On dit que ces derniers mois ont été un  cauchemar pour ceux qui tentent de se protéger contre le risque de taux d’intérêt. On dit que  l’effondrement des rendements de MBS a généré des vagues de refinancements destabilisantes . On dit , on dit …Le marché pour la couverture de MBS et les autres risques de taux d’intérêt est énorme.

Les dérivés gouvernent vraiment le monde. Et on ne sait rien, on ne voit rien!

Lorsque les rendements du marché chutent, les opérateurs  qui ont vendu divers types de protection contre des taux plus bas sont forcés d’aller sur le  marché  chercher  des instruments permettant de couvrir leur exposition croissante aux taux. Une grande partie de ces achats avec effet de levier serait généralement financée sur le marché des opérations de pension, c’est à dire sur les  «repo».

Ces type activités de couverture sont auto-renforçantes, nous l’avons souvent expliqué, on se couvre en dynamique (dynamic hedging)  c’est dire en intervenant sur les marchés.

Notre hypothèse de travail est que les évènements de la semaine dernière révèlent un vice, un problème fondamental dans le système et que leur survenue est liée a l’intense activité spéculative d’une part et à la volatilité des taux exceptionnelle d’autre part. Avant la forte reprise des taux du 10 ans US tout le monde était du même coté du bateau!

Nous avons la conjugaison:

-d’une période de transition dans les politiques monétaires mondiales avec le retour à la stimulation et les persectives de nouveaux QE

– les banques centrales mondiales sont à nouveau  en mode d’assouplissement agressif

-d’une maladresse de Powell qui a enchainé les faux pas , les contrepieds , multiplié les valses hésitations

-les fractures au sein de la Fed

-phase de rotation très appuyée sur les marchés, sur les secteurs et sur les types de classes d’actifs

-la disparition du soutien des médias à la politique des banques centrales

-la crainte de récession, mais elle joue l’arlésienne

-une communauté spéculative à la fois surchargée , mais fragile car sans véritable conviction

Tandis que tout le monde s’en mettait plein les poches,  des problèmes se sont multipliés  sous la surface des marchés , dans la «plomberie».

== Consigne ==
Répondez aux questions suivantes d'après l'extrait sur le risque de taux :
1. Sur quel marché une grande partie des achats avec effet de levier serait-elle généralement financée ?
2. Quel terme anglais désigne la couverture en dynamique ?
3. Où des problèmes se sont-ils multipliés pendant que tout le monde s'en mettait plein les poches ?
Ces enregistrements proviennent d'une autre source.

== Enregistrements extraits ==
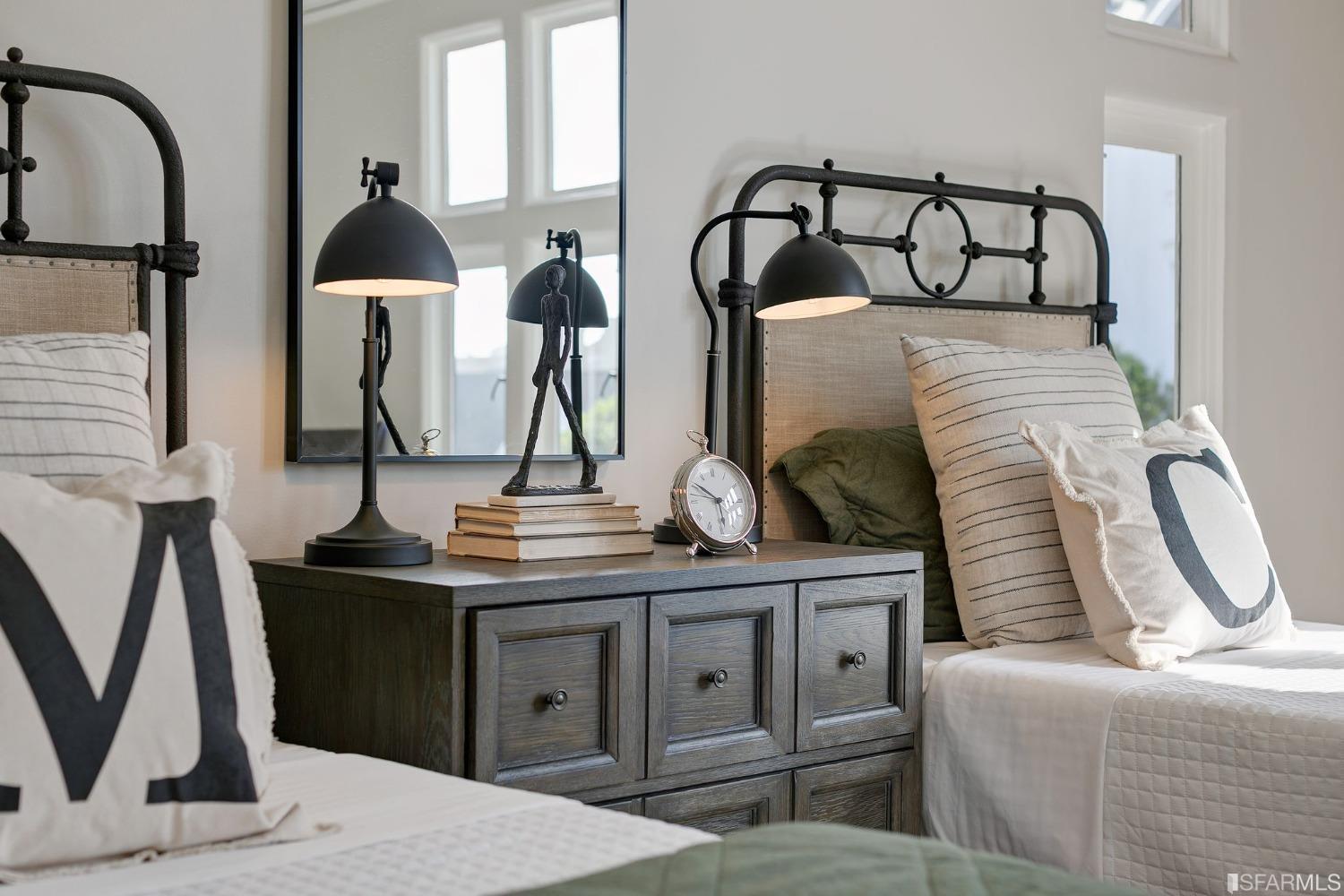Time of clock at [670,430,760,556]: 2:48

==

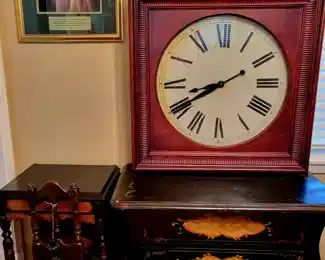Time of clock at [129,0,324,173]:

== Réponse complète ==
1. Sur le marché des opérations de pension, c'est-à-dire les « repo ».
2. Dynamic hedging.
3. Sous la surface des marchés, dans la « plomberie ».